In the aftermath of this government’s first King’s Speech in July 2024, Labour suspended the whip from seven of its MPs: Apsana Begum, John McDonnell, Richard Burgon, Rebecca Long-Bailey, Zarah Sultana, Ian Byrne and Imran Hussain. This group was charged with voting – against the Labour whip – for an SNP amendment which called for the removal of the two-child benefit cap. This policy, designed by George Osborne and introduced by the government in 2017, limits the number of children for whom a family can claim financial support. According to data from the Resolution Foundation, 470,000 children would be lifted out of poverty if the cap was removed.
Nine months later, the government has all but confirmed it is about to stage a U-turn. Reporting over the weekend suggested that Keir Starmer is convinced that the cap should be removed with the government hoping to unveil this decision in its upcoming Child Poverty Strategy, which has been delayed until the autumn (it was originally intended for publication in the spring). Doing the broadcast round on Tuesday morning, Bridget Phillipson confirmed that lifting the cap is “something we’re considering”. This follows Starmer’s recent announcement that the government would retract its decision to cut the winter fuel payment for more than nine million pensioners, a policy that did a lot of damage in this year’s local elections. For the seven MPs who voted to remove the cap, this is a vindication.
“I think it’s pretty poor form,” said Byrne when we spoke over the phone. “You’ve got people who actually voted on a point of principle for constituents [who were suspended], then there’s been a realisation that they were actually doing the right thing, and the government follows on almost 12 months later,” he said. Byrne, along with three of the seven (Long-Bailey, Burgon and Hussain), had the whip restored in February this year. Sultana, McDonnell and Begum remain independent.
Byrne, who has not spoken to the government about its impending decision, thinks that if a U-turn is on the cards, the three remaining MPs should have the whip reinstated. “They should have listened to us from the get-go. There’s still MPs who’ve lost the whip who are important to the Labour movement and represent huge swathes of the Labour movement. I think it’s really important that they’re given that back,” he said.

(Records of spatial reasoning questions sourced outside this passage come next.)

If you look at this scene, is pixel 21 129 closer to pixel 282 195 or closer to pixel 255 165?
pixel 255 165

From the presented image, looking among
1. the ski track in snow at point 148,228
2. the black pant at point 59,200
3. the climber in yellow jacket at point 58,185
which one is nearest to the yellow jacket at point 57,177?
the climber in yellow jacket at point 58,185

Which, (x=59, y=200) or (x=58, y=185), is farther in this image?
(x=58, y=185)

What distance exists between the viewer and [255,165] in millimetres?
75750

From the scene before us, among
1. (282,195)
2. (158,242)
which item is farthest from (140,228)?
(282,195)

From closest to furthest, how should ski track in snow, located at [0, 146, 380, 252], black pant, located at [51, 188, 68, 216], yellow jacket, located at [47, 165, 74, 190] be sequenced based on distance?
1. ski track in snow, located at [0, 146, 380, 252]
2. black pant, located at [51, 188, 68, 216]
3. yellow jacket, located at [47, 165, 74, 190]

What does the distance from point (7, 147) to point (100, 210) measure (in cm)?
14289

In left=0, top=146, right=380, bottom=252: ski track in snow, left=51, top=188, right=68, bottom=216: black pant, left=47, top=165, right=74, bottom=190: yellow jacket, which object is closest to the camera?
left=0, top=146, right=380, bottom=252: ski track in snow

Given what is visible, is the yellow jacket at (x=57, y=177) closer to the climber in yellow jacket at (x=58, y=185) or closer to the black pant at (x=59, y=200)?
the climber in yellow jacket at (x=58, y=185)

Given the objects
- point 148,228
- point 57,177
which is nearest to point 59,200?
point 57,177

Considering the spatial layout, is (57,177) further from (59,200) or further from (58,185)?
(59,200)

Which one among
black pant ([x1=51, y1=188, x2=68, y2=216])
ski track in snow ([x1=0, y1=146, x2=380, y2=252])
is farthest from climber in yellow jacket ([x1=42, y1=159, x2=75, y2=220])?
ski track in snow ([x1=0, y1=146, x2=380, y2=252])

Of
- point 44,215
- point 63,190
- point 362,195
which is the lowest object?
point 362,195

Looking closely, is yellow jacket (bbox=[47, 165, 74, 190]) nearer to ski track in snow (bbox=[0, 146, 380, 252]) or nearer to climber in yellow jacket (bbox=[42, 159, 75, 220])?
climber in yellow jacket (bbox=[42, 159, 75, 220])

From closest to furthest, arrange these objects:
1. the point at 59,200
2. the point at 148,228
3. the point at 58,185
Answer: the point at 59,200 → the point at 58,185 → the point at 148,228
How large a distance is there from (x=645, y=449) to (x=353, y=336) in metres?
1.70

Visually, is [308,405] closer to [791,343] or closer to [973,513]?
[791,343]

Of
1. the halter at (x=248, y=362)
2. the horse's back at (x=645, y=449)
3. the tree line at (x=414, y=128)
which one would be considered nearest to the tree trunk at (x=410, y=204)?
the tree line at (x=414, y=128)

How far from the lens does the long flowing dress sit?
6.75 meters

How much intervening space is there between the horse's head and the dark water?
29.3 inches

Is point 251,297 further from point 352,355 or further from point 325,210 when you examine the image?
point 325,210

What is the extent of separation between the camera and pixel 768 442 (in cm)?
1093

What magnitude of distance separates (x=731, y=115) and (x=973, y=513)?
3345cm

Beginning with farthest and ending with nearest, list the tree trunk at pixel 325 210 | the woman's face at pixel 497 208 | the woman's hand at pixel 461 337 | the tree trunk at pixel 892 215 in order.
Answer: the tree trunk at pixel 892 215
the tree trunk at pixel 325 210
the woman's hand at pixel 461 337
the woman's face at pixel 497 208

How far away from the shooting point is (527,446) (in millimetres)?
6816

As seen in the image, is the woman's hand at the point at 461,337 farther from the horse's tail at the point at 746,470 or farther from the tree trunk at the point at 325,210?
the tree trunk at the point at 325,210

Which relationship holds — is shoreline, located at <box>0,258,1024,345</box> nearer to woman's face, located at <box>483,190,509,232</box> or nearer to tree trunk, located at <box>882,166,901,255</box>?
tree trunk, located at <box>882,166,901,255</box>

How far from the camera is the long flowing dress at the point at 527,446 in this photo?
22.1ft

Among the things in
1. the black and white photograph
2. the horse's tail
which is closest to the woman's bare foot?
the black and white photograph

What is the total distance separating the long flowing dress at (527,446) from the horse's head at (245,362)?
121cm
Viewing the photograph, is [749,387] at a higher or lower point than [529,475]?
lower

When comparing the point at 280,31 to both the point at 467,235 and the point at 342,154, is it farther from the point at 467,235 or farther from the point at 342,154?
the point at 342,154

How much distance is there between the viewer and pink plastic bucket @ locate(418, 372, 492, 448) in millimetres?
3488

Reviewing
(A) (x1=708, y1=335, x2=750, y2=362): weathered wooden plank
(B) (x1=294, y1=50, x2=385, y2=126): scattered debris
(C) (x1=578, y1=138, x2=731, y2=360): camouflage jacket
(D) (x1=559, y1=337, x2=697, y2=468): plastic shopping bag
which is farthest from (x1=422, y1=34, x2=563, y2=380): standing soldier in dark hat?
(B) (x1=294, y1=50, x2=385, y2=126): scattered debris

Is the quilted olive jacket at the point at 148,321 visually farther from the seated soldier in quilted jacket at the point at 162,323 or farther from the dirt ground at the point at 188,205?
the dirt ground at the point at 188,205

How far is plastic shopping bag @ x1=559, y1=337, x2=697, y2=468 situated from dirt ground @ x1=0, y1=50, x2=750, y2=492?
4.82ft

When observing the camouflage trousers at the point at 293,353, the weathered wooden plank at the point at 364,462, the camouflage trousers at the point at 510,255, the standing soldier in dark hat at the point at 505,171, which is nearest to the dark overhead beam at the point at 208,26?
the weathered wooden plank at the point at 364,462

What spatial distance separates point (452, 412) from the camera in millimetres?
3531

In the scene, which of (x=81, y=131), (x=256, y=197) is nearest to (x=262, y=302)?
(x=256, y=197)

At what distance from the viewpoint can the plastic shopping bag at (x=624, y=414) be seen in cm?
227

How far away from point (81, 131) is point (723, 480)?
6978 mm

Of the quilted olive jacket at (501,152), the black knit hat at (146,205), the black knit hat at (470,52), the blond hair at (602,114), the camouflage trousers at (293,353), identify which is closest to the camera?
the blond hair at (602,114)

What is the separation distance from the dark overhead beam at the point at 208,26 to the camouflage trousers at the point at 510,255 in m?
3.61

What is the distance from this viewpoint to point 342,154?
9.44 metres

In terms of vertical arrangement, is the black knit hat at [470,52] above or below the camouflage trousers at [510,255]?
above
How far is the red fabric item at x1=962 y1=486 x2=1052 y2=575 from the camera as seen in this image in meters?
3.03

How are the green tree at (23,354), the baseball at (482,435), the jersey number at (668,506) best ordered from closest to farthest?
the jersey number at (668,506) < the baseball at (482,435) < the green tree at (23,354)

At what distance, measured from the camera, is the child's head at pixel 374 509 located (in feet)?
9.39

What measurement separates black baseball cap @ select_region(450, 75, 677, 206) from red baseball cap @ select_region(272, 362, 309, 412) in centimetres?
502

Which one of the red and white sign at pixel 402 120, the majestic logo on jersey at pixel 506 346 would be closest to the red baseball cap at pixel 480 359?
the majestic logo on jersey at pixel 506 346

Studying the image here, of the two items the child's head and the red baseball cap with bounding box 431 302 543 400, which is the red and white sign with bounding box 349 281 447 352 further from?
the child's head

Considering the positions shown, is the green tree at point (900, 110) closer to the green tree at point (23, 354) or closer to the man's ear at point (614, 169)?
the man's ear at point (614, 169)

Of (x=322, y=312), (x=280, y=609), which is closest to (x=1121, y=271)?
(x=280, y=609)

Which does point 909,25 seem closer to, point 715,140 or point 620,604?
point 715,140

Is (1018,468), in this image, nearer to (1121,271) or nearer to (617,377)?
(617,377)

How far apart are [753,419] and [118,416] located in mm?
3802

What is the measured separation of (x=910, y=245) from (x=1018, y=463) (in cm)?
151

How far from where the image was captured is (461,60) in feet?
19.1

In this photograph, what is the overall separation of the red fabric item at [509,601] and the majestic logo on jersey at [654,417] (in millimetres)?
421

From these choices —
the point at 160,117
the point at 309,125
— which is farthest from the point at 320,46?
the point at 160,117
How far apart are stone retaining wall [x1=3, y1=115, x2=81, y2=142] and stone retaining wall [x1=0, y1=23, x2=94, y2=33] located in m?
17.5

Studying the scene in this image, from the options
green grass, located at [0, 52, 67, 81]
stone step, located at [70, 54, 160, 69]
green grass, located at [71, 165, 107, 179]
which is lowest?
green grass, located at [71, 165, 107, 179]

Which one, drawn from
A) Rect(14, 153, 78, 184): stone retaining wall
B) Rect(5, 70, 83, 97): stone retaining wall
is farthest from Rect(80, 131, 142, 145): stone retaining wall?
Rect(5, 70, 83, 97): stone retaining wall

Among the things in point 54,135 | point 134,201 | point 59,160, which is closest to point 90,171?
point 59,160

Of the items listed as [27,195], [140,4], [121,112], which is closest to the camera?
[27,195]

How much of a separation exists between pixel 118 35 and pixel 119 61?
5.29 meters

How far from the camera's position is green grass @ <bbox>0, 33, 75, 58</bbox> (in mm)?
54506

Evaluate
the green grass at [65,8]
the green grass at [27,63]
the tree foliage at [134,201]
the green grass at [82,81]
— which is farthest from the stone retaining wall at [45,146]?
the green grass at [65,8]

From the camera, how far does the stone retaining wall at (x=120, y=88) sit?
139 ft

McDonnell has already seen the opportunity in this moment. Writing for the Guardian, the former shadow chancellor accused Starmer’s government of “callousness and incompetency” and said that the removal of the whip from himself and six other colleagues for voting against the two-child benefit cap “showed a remarkable combination of arrogance and lack of judgement”. He called on MPs to “stand up and take back control of Labour”.
The optics are clearly not great. And as the Labour leadership moves rightward to – as Starmer told a meeting of the PLP last week – take on the party’s “main rivals for power”, Reform, they remain exposed on the left. (Although Farage, this week, shifted his party leftward, telling a press conference on Tuesday 27 May that Reform would remove the two-child benefit cap.) Byrne thinks this rightward move from the Labour leadership is a mistake. “We cannot be outflanked by Nigel Farage,” he said. “There seems to be an obsession with people around the leader with focus groups.” To Byrne, where the party’s focus must really lie is on issues such as alleviating child poverty, “things that George Osborne did, and the damage it did to our constituencies, in working class areas, that needs to be tacked – not a fixation on focus groups”.
Rumours of a new leftward alliance have already been swirling; there have been suggestions that this could be driven by the former Labour leader Jeremy Corbyn (who was suspended from the party by Starmer in 2020) or even a member of the still suspended three (such as Zarah Sultana). But nothing material has happened yet. Two questions remain, however: will Starmer’s Labour readmit McDonnell, Sultana and Begum? And if the offer is on the table for the three remaining rebels, how likely are they to say yes?